_Directions_:
**a.** Render the sentence "No one can be trapped without experiencing misery, after all!" from the essay on paradox into Spanish.
**b.** Write the next part of the essay on paradox, beginning right after its final sentence.

_Text segment_:
※ ※ ※

Enmeshed In Paradox

In our attempt to help ourselves, or procure a better situation for ourselves, we trap ourselves and cause ourselves ongoing misery as a result of being trapped. No one can be trapped without experiencing misery, after all!

 

This is the very heart of our dilemma: our basic impulse is to help ourselves and yet as soon as we give way to this impulse we lose freedom, we become trapped, and so we are not helping ourselves at all. We’re getting caught up in a painful knot. In effect, our attempt to benefit ourselves is the exact mirror-image of what it should be, or what we understand it to be. We’ve got it all backwards – everything is contrary to what we think it is, and yet we can’t ever spot this.

 

Nothing of what we have just said is going to make any sense of course – not to our ordinary way of understanding things, at any rate. Our ordinary ‘consensus reality’ is one in which paradox does not, in any important way, exist. Paradox is not significant here. Our everyday world is one in which everything is straightforward and just as the trusted rational mind ‘presents it as being’. In the real world however – which we ought not to lose sight of! – paradoxicality comes into play instantly the moment we start acting on the basis of the logical mind. Logic equals paradox, and if we use logic then we will get embroiled in paradox without seeing that we have been.

※ ※ ※

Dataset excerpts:
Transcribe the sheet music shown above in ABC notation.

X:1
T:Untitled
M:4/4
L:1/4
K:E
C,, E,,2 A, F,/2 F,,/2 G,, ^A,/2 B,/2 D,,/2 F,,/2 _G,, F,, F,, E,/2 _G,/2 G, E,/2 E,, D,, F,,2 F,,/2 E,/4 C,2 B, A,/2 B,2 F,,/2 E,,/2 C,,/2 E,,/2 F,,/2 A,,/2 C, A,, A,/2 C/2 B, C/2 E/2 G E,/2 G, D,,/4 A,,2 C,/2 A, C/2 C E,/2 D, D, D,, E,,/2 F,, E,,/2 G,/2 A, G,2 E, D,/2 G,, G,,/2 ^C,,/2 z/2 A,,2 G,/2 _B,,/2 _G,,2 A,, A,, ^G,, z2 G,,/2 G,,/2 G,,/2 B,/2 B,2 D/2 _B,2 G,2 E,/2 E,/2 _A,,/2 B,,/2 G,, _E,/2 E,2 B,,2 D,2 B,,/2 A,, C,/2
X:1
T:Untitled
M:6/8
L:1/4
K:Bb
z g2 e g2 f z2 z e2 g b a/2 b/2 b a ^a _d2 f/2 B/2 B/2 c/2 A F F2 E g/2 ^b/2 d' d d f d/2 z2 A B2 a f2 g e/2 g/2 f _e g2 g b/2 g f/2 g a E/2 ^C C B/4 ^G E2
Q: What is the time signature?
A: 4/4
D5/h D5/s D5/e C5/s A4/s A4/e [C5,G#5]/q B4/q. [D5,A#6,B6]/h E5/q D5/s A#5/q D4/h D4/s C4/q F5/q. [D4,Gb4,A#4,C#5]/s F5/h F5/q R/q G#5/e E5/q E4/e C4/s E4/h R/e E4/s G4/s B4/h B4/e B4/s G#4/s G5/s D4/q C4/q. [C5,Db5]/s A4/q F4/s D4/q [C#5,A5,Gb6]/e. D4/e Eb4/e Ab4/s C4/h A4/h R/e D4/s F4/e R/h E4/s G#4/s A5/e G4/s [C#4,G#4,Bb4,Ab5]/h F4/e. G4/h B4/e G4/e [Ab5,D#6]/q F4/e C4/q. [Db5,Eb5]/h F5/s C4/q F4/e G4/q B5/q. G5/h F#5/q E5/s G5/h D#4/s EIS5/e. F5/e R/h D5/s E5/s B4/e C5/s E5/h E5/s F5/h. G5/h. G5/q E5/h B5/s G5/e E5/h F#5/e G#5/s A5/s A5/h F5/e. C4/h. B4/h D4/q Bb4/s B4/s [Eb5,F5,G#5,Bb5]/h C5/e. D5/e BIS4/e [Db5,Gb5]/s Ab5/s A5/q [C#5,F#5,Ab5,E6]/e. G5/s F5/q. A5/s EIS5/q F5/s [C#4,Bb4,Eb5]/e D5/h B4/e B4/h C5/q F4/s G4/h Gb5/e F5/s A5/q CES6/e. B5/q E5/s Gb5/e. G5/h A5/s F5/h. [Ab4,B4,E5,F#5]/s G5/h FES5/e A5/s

※ ※ ※

_Task-by-task results_:
**a.** ¡Nadie puede estar atrapado sin experimentar desdicha, después de todo!

**b.**
 

Coming back to the paradox that we started off with in this discussion, the reason ‘we hinder ourselves by trying to help ourselves’ is because we first have to assume that we are ‘this’ or that we are ‘that’. How else could we help ourselves if we didn’t first say (or assume) who we are’? We have to identify with a finite sense of self. This is where the loss of freedom comes in – we have to limit ourselves, or constrict ourselves, before we can set about helping ourselves, and so straightaway it can be seen that we are ‘helping who we are not’ since we aren’t this limited or restricted version of ourselves that we have assumed. The ‘finite self’ isn’t who we are – that’s just the empty game that we have been unwittingly pulled into…

 

We are ‘protecting who we’re not’, ‘maintaining who we’re not’, and ‘perpetuating who we’re not’ and this is an act of aggression (a sustained and unrelenting act of aggression) against ourselves. The false version of ‘who we are’ is being promoted at the expense of ‘who we really are’ and so – inevitably – this leads us down a path of ever-increasing conflict and suffering. If we were to take an impartial view of human life (which is to say, if we were to stop looking at everything from the limited POV of the self-image) then the truth of this statement would become immediately obvious! Isn’t this conflict between ‘who we are’ and ‘who we think we are’ the very thing that keeps on causing pain for us in our lives? Irresolvable conflict is born the very moment we start thinking about ourselves; to be ‘true to oneself’ and to ‘think about oneself’ are two diametrically opposed things – no deep personal truth ever emerged as a result of calculation!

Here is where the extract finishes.